Citing Kandahar's provincial administration spokesman Jawed Faisal, local media reports said that the arrested children aged 8, 12 and 17 and all from Kandahar, have been taken into police custody for interrogation.

The NATO-led International Security Assistance Force (ISAF) also confirmed the arrest of junior insurgents. In a statement released on June 28, the alliance said that two children and one young adult were arrested while they were found carrying improvised explosive devices (IEDs).

"The Afghan National Police took children carrying improvised explosive devices into custody and the Afghan Local Police found multiple IEDs and a large amount of homemade explosives June 28 in Zharay District, Kandahar province," the statement added.

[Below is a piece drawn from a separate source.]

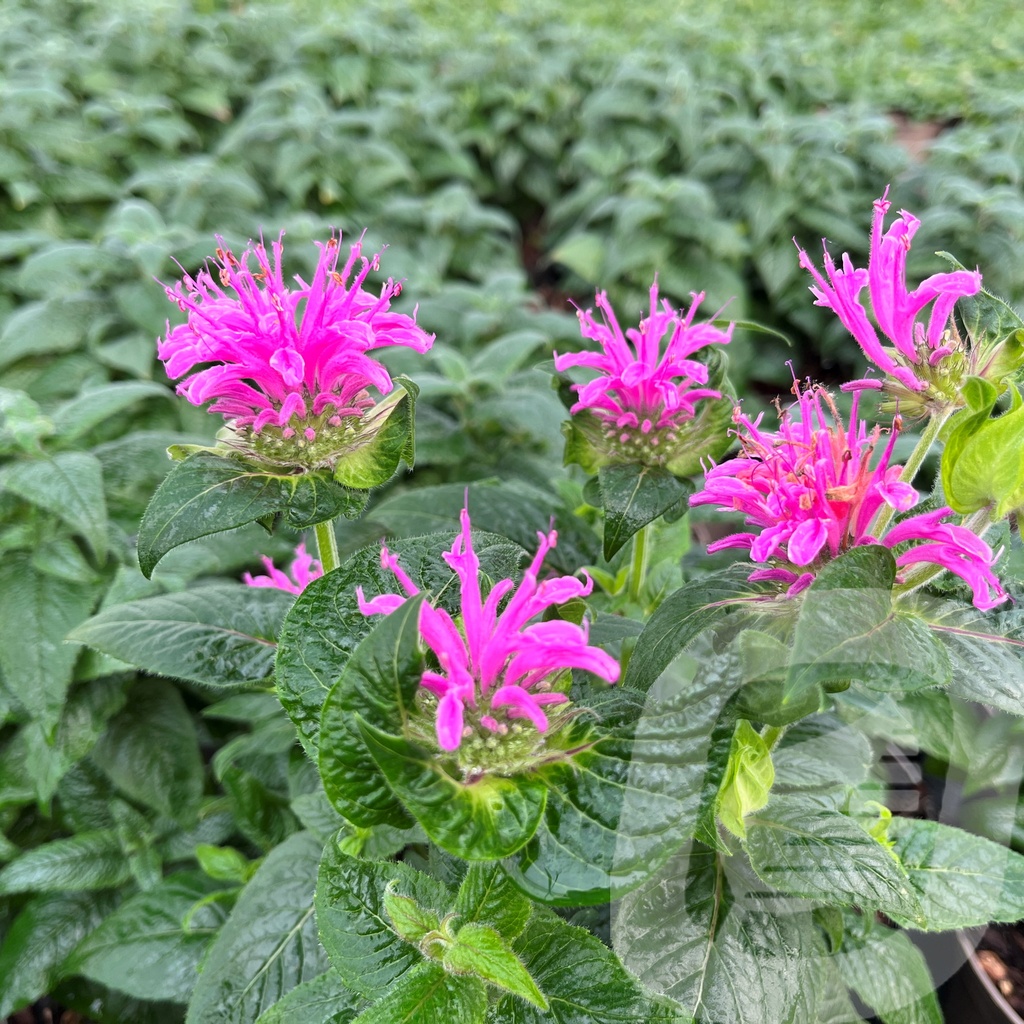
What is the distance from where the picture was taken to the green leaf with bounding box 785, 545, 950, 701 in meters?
0.37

Though Taliban militants, the major anti-government armed outfit, have yet to admit to recruiting children in fighting against the government, officials believe that Taliban-run Madrasahs or religious schools in Pakistan's tribal belt along the border with Afghanistan train young seminarists with terror tactics and send them to Afghanistan to fight.

It was not the first time that security forces reporting arrest of the underage used by anti-government militants to fight Afghan and NATO-led troops.

In August 2011, Afghan President Hamid Karzai set free from a juvenile detention center in Kabul some two dozen would-be children suicide bombers, with the youngest aged only 8.

When the teen potential bombers were presented to journalists at the Presidential Palace, an 11-year-old boy said his teachers told him to "just get close to a group of foreign soldiers and touch these two wires together." His Taliban trainers in Quetta of southwest Pakistan told him that he would be able to detonate his vest and kill the foreign occupiers without killing himself.

But later in February this year, at least one of the pardoned young fighters has been arrested again in Kandahar while preparing to blow himself up against the security forces.

According to Aziz Farotan, the spokesman of the United Nations Children's Fund (UNICEF) in Kabul, 316 children under 18 had been recruited by militant outfits in 2011 to fight or help the fighters on the battle ground.

At least five children are killed or injured in Afghanistan every day and their increasing casualties in Afghan conflict have been a major concern for the UNICEF, Farotan was quoted as saying.